Simpson continued: “I wanted to show this story mainly through the eyes of the woman who thinks she is Angela. She’s been in and out of mental hospitals and has lost touch with reality. She really thinks she is Angela but is she? I felt a great way to twist this Angela character into someone sympathetic was to have her haunted by her apparent victims. You could have these zombie-like dead characters from the first three movies popping up at the most importune moments, singing and dancing. I thought the musical numbers should be surreal, like a demented version of Rocky Horror.”
The plan was for the film to end with a battle between Felissa Rose’s Angela and Pamela Springsteen’s, the two Angelas engaging in a fight to the death. “It would make the ultimate Sleepaway Camp film,” Simpson said. “It would be talked about for decades.”
Indeed it would. Unfortunately, it never happened.
SLEEPAWAY CAMP: BERSERK
More recently, Michael Simpson wrote a script for a sequel titled Sleepaway Camp: Berserk, which expanded the storyline laid out in the first three films, while at the same time providing more of a backstory about the character of Angela.
The script opens with a 40-year-old Angela in prison, where she is executed via lethal injection. Camp Rolling Hills/New Horizons is turned into a wilderness camp for troubled teens, and 12 teens are bussed into the camp the day after Angela is executed.
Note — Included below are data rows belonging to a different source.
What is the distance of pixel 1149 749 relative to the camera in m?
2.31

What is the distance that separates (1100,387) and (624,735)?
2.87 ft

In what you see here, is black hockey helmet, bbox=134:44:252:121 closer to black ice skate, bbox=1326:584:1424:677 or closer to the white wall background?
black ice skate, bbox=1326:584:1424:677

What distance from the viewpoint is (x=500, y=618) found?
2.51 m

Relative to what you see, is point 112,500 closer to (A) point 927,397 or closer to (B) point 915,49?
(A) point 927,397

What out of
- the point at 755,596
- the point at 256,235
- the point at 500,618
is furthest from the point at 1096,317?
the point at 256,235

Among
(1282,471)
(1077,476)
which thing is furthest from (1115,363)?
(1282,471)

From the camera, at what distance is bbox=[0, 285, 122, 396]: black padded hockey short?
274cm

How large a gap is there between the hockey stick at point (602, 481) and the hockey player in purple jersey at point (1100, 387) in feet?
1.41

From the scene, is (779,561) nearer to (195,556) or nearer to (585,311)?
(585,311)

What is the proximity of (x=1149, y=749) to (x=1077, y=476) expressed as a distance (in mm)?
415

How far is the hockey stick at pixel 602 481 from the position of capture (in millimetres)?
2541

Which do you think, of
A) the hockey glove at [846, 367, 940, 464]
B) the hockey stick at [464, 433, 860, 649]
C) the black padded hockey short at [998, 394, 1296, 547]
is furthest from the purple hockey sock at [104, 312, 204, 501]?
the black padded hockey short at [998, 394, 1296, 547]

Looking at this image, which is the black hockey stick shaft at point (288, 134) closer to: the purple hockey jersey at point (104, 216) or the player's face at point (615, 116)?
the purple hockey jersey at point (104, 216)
From what I gather, a supernatural element was to come into play, with either the spirit of Angela possessing one of the teens, or Angela herself coming back from the dead.
Simpson described the movie as being a straight up horror film, rather than a campy horror/comedy, and it was to incorporate storylines from all four of the official Sleepaway Camp films, tying them all together. Though Berserk could still happen someday, there has been no progress in the last few years, as far as I know.
You can read the first few pages of the script, as well as a script review, over on SleepawayCampFilms.com.
SLEEPAWAY CAMP REUNION 3D
2008 saw the release of Return to Sleepaway Camp, a sequel directed by original Sleepaway Camp director Robert Hiltzik, which ignored the events of the previous sequels. Hiltzik’s plan was to turn his installments of the franchise into a trilogy of their own, by following up Return to Sleepaway Camp with Sleepaway Camp Reunion 3D.
All that was really known about the film is that it would be shot in 3D and would feature the return of many familiar faces from the franchise, including Felissa Rose as Angela Baker. “It’s basically about what happens when evil reunites, and that’s all I’m saying about the storyline,” said producer/star Tom Van Dell. The plot was apparently going to focus on survivor Mike (Van Dell) from the original film, who gets invited to a mysterious reunion at a closed mountain resort.
A press release announcing the film was sent out several years back, indicating it would enter production in 2008 and be released in 2009. Of course, both years came and went without either happening, and Sleepaway Camp Reunion to this day remains locked away in the bowels of Development Hell.
At this point, it seems much more likely that the original film will be remade, rather than the original franchise continue with any further sequels. A remake has indeed been rumored and discussed in recent years, though no plans are set in stone.